The fact that the shape, frequency, amplitude and velocity of conduction of the electric waves differed in the electrosigmoidogram (ESG) from those in the electrorectogram (ERG) suggests that the rectal electromechanical activity is not a continuation of the sigmoid colon activity and seems to be initiated in the rectum. Previous studies have shown that the rectal motility may be regulated by a "pacemaker" at the rectosigmoid junction (23,24).

The increased intra-sigmoid and rectal pressures associated with APs indicates that they possess contractile activity which continued to increase with increasing balloon distention until, at a certain volume, the balloon is dispelled outside the sigmoid colon or rectum. While APs were accompanied with episodes of elevated pressures in the rectum and sigmoid colon representing contractile activity, the PPs were not associated with such increases. PPs may have no role in the motile activities of these organs. In recent studies, it was suggested that the PPs seem to pace the contractile activity of the gut both in terms of direction and frequency (14,15).

4.4. Motility of sigmoid colon and rectum

The sigmoid colon receives the stools from the colon by the mass action (2,11). The new contents distends the sigmoid colon and augments its electromechanical activity. The latter increases with growing accumulation of sigmoid contents until the stools are expelled to the rectum. The movements of the sigmoid colon appear to be of the "mass type". The current study showed that the proximal contraction of the sigmoid colon and its relaxation distal to the simulated stool occurred synchronously in one mass action and not segmentally. This mechanism pushes the contents of the sigmoid colon en masse to the rectum. The present results showed also that the distention of the sigmoid colon did not affect the electromechanical activity of the rectum. Therefore, the mass action of the sigmoid colon is independent from the colonic mass action. This is evidenced by the presence of electromechanical activity in the sigmoid colon at rest and augmented by distention of the sigmoid colon despite the sigmoid colon was disconnected from the colon by the colostomy.

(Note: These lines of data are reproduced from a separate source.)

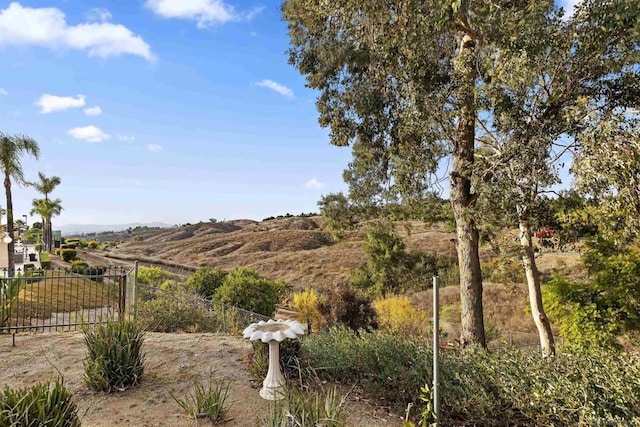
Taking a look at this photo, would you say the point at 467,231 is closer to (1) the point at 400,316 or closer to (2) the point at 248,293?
(1) the point at 400,316

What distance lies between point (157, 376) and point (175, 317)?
14.3 feet

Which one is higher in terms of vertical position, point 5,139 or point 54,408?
point 5,139

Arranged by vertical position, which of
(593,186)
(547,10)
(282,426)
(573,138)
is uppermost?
(547,10)

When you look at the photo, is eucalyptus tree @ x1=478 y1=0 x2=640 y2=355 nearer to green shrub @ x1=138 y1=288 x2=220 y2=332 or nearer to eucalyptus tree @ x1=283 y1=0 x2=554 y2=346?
eucalyptus tree @ x1=283 y1=0 x2=554 y2=346

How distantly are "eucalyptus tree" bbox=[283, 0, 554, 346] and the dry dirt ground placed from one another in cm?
501

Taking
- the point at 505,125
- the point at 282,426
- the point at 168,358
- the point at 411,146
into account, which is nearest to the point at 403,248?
the point at 411,146

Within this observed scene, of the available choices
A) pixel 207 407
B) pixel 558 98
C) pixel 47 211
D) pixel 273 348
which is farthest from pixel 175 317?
pixel 47 211

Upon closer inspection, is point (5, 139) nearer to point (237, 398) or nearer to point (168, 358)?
point (168, 358)

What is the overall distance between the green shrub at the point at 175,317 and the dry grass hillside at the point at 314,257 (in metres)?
4.75

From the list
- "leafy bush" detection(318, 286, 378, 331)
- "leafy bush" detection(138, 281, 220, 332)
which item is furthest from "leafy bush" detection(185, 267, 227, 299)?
"leafy bush" detection(138, 281, 220, 332)

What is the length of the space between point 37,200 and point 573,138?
181 feet

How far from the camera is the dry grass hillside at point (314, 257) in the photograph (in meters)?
19.2

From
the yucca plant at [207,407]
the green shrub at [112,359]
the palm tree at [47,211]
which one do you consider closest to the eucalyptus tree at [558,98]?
the yucca plant at [207,407]

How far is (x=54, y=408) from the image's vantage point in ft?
9.49
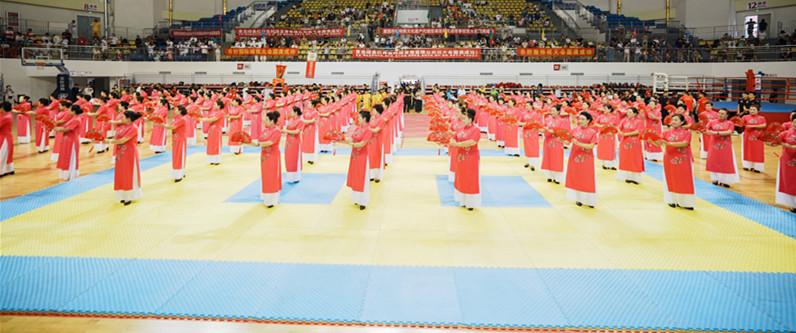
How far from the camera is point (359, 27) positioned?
35.4m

The current study as well as a previous study (25) suggest that the content of the rectum is moved by a process of mass action. The passage of the fecal mass from the sigmoid colon to the rectum suddenly distends the rectum and enhances its electromechanical activity proximally to the mass and decreases it distally. This action triggers the rectal detrusor "en masse" and not segmentally and is associated with relaxation of the internal sphincter induced by the recto-anal inhibitory reflex.

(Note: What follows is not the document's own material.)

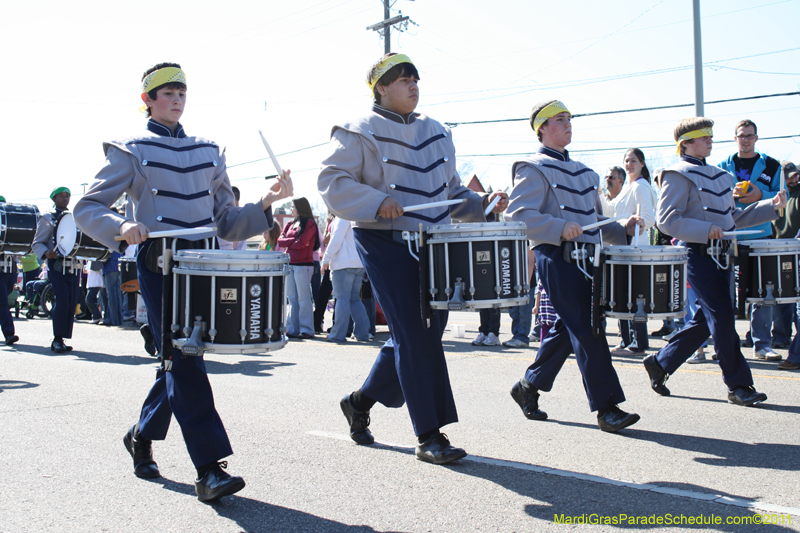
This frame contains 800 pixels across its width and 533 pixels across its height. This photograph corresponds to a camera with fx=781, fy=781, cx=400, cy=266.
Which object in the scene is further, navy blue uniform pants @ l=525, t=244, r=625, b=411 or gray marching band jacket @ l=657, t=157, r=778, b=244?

he electromechanical activity of the sigmoid colon differed from that of the rectum in terms of frequency, amplitude and velocity of conduction of the PPs and APs. This would indicate that these activities are independent and are probably triggered by different pacemakers. Furthermore, distention of sigmoid colon did not influence the electromechanical activity of the rectum and vice versa.